__About this task__
Output the line with "cinsiyet farkındalığını artırarak" and every following line to the end of the material, exactly as they appear.

__Information shown__
──────────
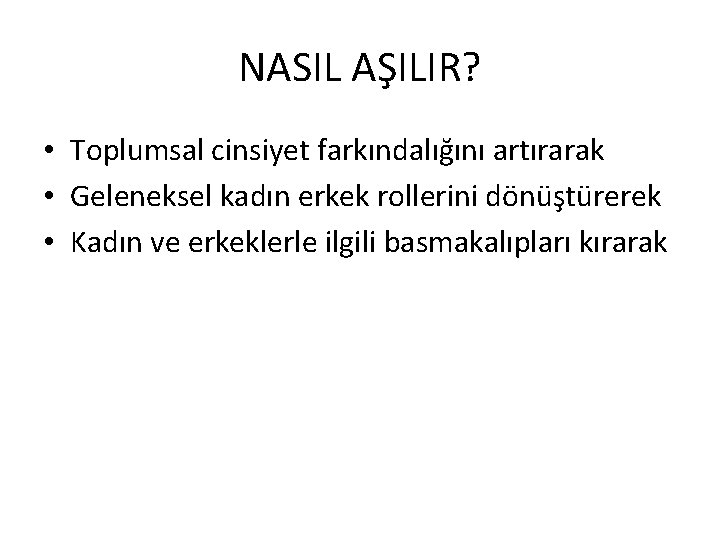 NASIL AŞILIR?

• Toplumsal cinsiyet farkındalığını artırarak
• Geleneksel kadın erkek rollerini dönüştürerek
• Kadın ve erkeklerle ilgili basmakalıpları kırarak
──────────
__Reply to the task__
• Toplumsal cinsiyet farkındalığını artırarak
• Geleneksel kadın erkek rollerini dönüştürerek
• Kadın ve erkeklerle ilgili basmakalıpları kırarak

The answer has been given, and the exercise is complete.